Friday, March 4, 2011

No one has ever said anything good about him before

I was recently translating for some middle school parent-teacher conferences. It was a very impressive experience, humbling really.

One woman who came in to hear about her boy told us that she was not the mother, but that she had taken in him and his sisters from her cousin. She had accepted them instead of letting them be sent off to foster families, which is where her cousin was about to put them, out of frustration. They kids weren't living with their biological parents because their mother killed the father in front of them. So they were sent from their home country here to the U.S.. Then they were put in low-income public schools.
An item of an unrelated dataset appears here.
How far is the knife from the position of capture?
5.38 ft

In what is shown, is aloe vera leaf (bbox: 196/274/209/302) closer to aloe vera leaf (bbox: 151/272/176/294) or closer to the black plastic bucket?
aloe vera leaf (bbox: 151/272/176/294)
The teachers said good things about the boy, noting that he was friendly and intelligent, maybe a bit distracted in class, but nothing terrible. (Golly gee, I wonder why he's distracted? The fact that he's only been speaking English for two years? The fact that he's been shipped from family to family only to be put upon an older single woman with no financial security? Honestly, I think more than anything it's cause the stuff he's learning is boring and his teachers could care less about him.)

His care taker cried and cried. She cried through every single teacher's conference. She cried quietly, gracefully, thanking the teacher, asking what she could do to make him a better student, and then she would get up and we would walk to the next classroom. At the end she thanked me for translating.

"I'm sorry I cried," she said. "But I have worked so hard. No one has every said anything good about him before."